> [REQUIREMENT]
Print the part of the JobBundleFactory discussion thread from "Re: Process JobBundleFactory" up to and including "the Flink runner.", word for word.

# TEXT SHOWN start

Re: Process JobBundleFactory for portable runner

Posted by Thomas Weise <th...@apache.org>.

Yes, that's the proposal. Everything that would otherwise be packaged into
the Docker container would need to be pre-installed in the host
environment. In the case of Python SDK, that could simply mean a (frozen)
virtual environment that was setup when the host was provisioned - the SDK
harness process(es) will then just utilize that. Of course this flavor of
SDK harness execution could also be useful in the local development
environment, where right now someone who already has the Python environment
needs to also install Docker and update a container to launch a Python SDK
pipeline on the Flink runner.

On Wed, Aug 15, 2018 at 12:40 PM Daniel Oliveira <da...@google.com>
wrote:

> I just want to clarify that I understand this correctly since I'm not that
> familiar with the details behind all these execution environments yet. Is
> the proposal to create a new JobBundleFactory that instead of using Docker
> to create the environment that the new processes will execute in, this
> JobBundleFactory would execute the new processes directly in the host
> environment? So in practice if I ran a pipeline with this JobBundleFactory
> the SDK Harness and Runner Harness would both be executing directly on my
> machine and would depend on me having the dependencies already present on
> my machine?
>
> On Mon, Aug 13, 2018 at 5:50 PM Ankur Goenka <go...@google.com> wrote:
>
>> Thanks for starting the discussion. I will be happy to help.
>> I agree, we should have pluggable SDKHarness environment Factory.
>> We can register multiple Environment factory using service registry and
>> use the PipelineOption to pick the right one on per job basis.
>>
>> There are a couple of things which are require to setup before launching
>> the process.
>>
>>    - Setting up the environment as done in boot.go [4]
>>    - Retrieving and putting the artifacts in the right location.
>>
>> You can probably leverage boot.go code to setup the environment.

# TEXT SHOWN end
# MATERIAL SUPPLIED start

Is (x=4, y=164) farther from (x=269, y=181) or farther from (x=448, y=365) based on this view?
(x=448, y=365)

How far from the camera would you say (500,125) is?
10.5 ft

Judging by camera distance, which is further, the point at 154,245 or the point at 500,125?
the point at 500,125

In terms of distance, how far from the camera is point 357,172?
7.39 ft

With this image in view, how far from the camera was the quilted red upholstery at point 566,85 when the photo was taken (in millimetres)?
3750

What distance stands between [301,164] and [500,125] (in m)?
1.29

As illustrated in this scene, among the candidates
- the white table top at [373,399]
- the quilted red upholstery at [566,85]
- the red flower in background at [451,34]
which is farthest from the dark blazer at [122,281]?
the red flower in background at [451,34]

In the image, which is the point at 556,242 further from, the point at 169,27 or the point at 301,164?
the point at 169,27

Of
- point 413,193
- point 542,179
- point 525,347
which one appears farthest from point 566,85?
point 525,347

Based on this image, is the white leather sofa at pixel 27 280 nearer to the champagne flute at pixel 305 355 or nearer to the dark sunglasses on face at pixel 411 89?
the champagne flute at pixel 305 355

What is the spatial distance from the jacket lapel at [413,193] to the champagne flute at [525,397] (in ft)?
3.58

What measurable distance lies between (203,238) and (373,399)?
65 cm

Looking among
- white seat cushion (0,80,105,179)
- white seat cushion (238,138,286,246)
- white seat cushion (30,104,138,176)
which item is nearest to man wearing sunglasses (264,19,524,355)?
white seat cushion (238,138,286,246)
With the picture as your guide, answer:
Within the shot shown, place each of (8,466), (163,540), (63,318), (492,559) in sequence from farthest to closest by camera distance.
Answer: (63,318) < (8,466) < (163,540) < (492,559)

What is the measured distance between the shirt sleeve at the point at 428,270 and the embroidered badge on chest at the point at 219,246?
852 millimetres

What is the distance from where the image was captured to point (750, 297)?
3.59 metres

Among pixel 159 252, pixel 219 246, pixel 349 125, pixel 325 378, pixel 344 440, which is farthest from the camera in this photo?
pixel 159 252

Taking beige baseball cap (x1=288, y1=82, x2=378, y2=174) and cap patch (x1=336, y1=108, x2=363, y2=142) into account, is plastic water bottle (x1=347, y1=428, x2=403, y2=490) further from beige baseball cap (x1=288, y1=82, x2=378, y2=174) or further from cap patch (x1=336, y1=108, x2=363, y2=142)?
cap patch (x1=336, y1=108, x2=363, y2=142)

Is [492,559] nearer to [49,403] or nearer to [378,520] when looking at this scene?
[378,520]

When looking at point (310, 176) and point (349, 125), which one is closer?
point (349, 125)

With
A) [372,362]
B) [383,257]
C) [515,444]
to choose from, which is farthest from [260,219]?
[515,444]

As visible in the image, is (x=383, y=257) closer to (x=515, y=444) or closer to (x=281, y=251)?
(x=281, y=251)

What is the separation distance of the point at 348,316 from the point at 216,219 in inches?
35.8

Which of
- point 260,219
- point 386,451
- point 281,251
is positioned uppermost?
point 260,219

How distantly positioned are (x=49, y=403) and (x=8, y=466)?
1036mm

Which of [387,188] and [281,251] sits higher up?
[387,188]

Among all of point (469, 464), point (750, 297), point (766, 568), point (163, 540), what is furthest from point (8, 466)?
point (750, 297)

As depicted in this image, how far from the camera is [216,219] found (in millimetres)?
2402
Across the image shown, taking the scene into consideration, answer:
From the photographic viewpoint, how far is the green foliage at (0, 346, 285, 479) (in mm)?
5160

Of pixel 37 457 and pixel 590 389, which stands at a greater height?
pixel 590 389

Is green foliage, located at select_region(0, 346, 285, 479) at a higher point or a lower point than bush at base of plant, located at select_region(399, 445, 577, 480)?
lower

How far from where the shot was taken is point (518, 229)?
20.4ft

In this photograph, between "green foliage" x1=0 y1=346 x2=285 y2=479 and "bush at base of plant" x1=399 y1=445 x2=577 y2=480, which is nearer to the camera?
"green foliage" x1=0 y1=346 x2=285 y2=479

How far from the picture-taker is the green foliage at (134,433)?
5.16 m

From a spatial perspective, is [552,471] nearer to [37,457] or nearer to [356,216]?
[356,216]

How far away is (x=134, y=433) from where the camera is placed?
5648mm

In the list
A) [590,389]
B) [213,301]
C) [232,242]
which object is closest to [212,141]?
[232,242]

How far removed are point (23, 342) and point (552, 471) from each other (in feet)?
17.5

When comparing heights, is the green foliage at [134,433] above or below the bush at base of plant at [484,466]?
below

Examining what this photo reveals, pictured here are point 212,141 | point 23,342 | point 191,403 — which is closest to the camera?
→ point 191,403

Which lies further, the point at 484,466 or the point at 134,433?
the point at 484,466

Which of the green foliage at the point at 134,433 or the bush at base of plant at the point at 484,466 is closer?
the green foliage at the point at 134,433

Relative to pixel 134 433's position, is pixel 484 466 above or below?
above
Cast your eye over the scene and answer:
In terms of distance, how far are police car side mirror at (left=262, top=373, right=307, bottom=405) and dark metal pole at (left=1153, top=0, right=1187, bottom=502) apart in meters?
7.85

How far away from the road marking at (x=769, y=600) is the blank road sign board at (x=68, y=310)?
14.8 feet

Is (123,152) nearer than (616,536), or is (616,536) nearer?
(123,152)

# MATERIAL SUPPLIED end

> [EXERCISE RESULT]
Re: Process JobBundleFactory for portable runner

Posted by Thomas Weise <th...@apache.org>.

Yes, that's the proposal. Everything that would otherwise be packaged into
the Docker container would need to be pre-installed in the host
environment. In the case of Python SDK, that could simply mean a (frozen)
virtual environment that was setup when the host was provisioned - the SDK
harness process(es) will then just utilize that. Of course this flavor of
SDK harness execution could also be useful in the local development
environment, where right now someone who already has the Python environment
needs to also install Docker and update a container to launch a Python SDK
pipeline on the Flink runner.